=== Records for the exercise ===
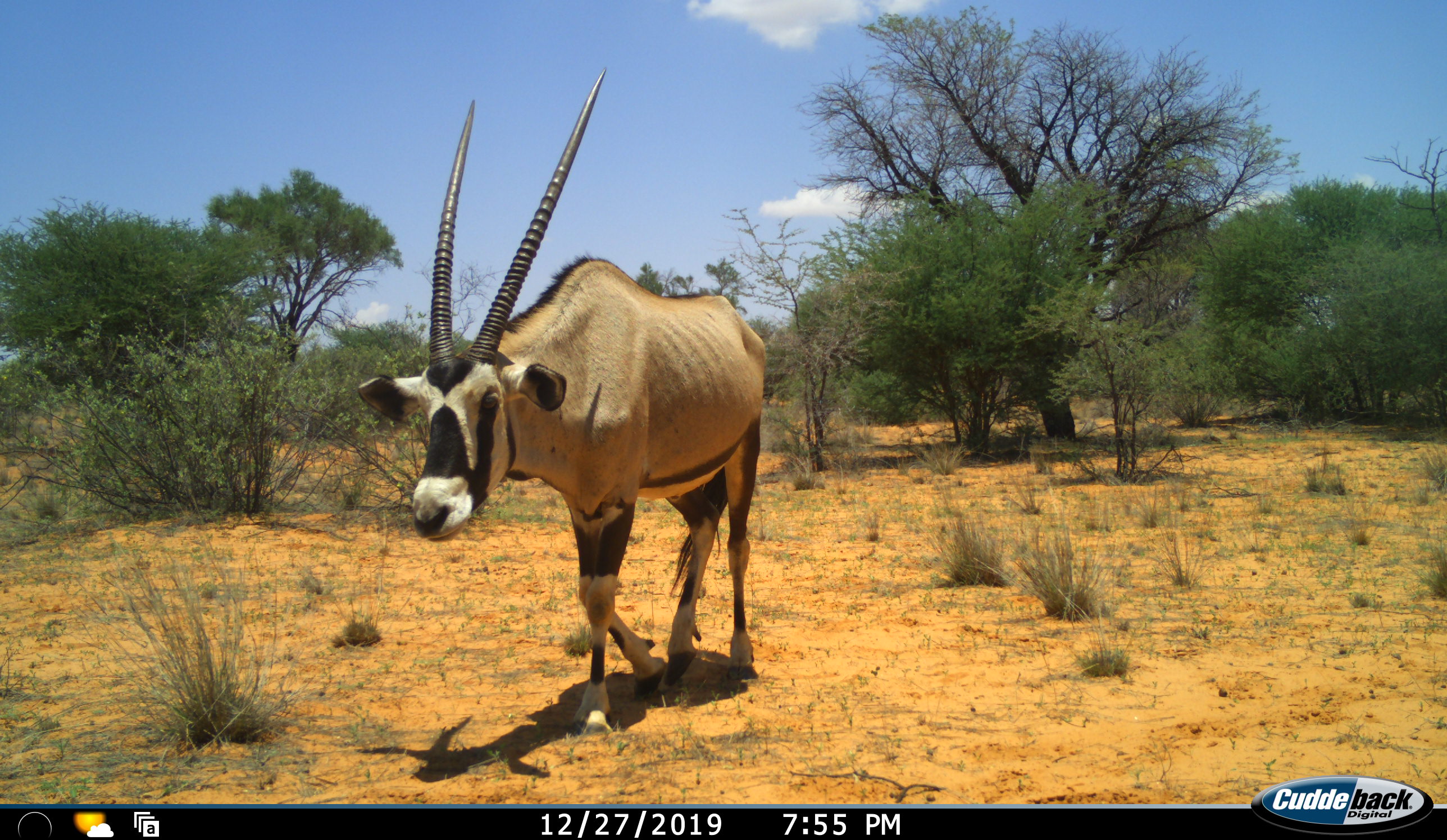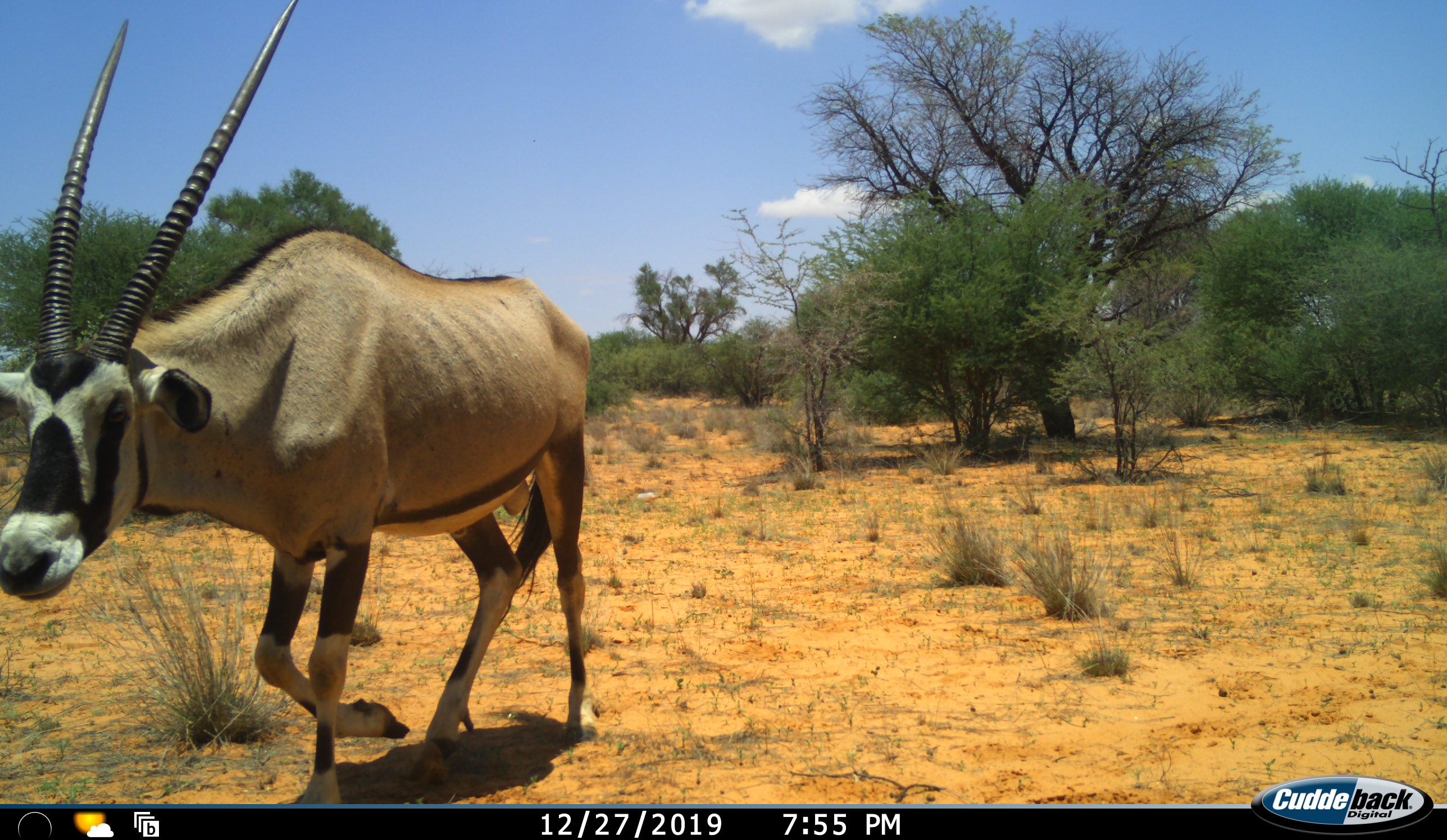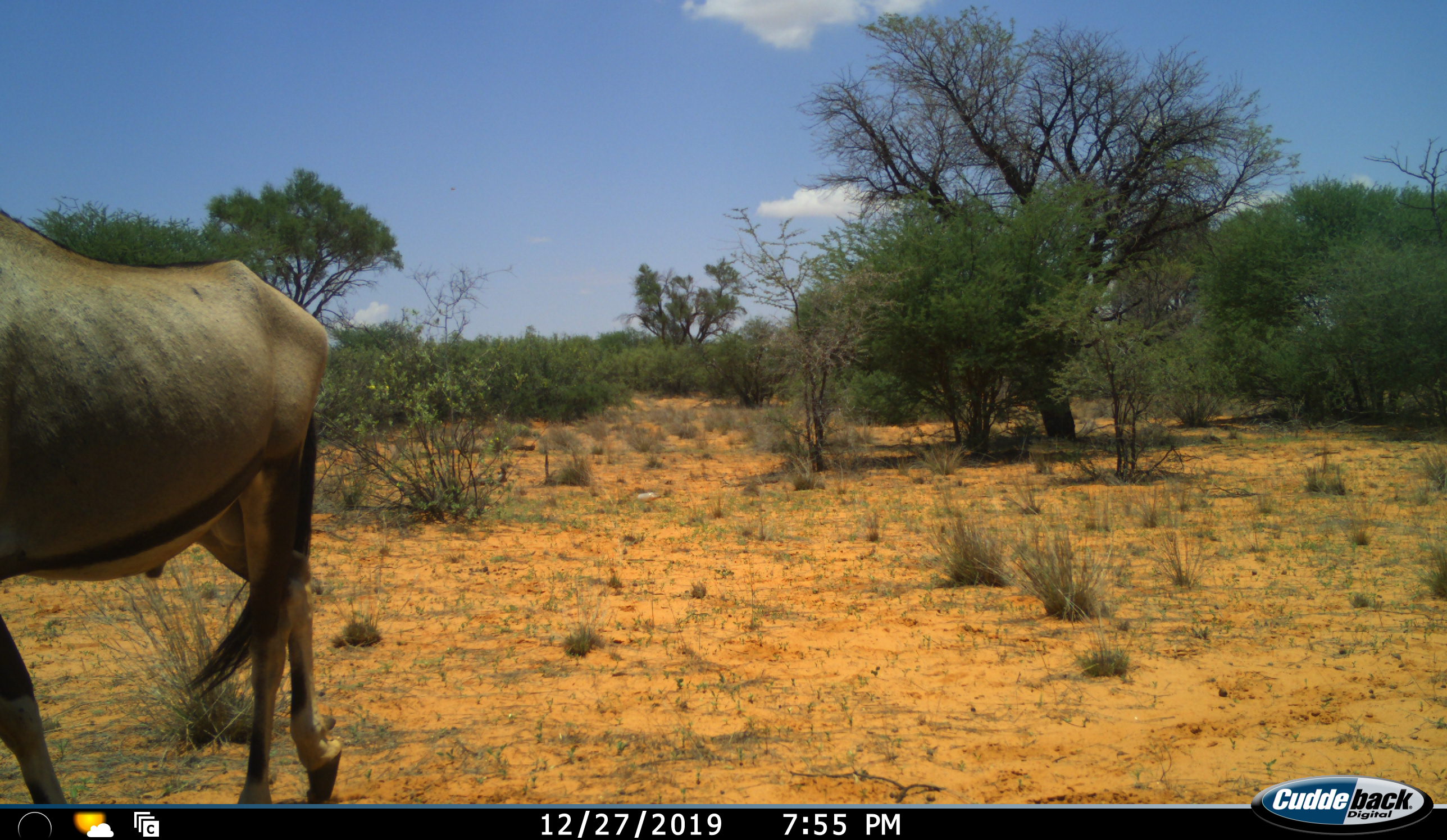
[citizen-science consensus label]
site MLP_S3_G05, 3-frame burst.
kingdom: Animalia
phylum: Chordata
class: Mammalia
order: Artiodactyla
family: Bovidae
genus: Oryx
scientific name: Oryx gazella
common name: gemsbok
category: oryx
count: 1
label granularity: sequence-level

=== Exercise ===
Your answer must be an exact copy of the records, with every picture left out.

=== Expected output ===
[citizen-science consensus label]
site MLP_S3_G05, 3-frame burst.
kingdom: Animalia
phylum: Chordata
class: Mammalia
order: Artiodactyla
family: Bovidae
genus: Oryx
scientific name: Oryx gazella
common name: gemsbok
category: oryx
count: 1
label granularity: sequence-level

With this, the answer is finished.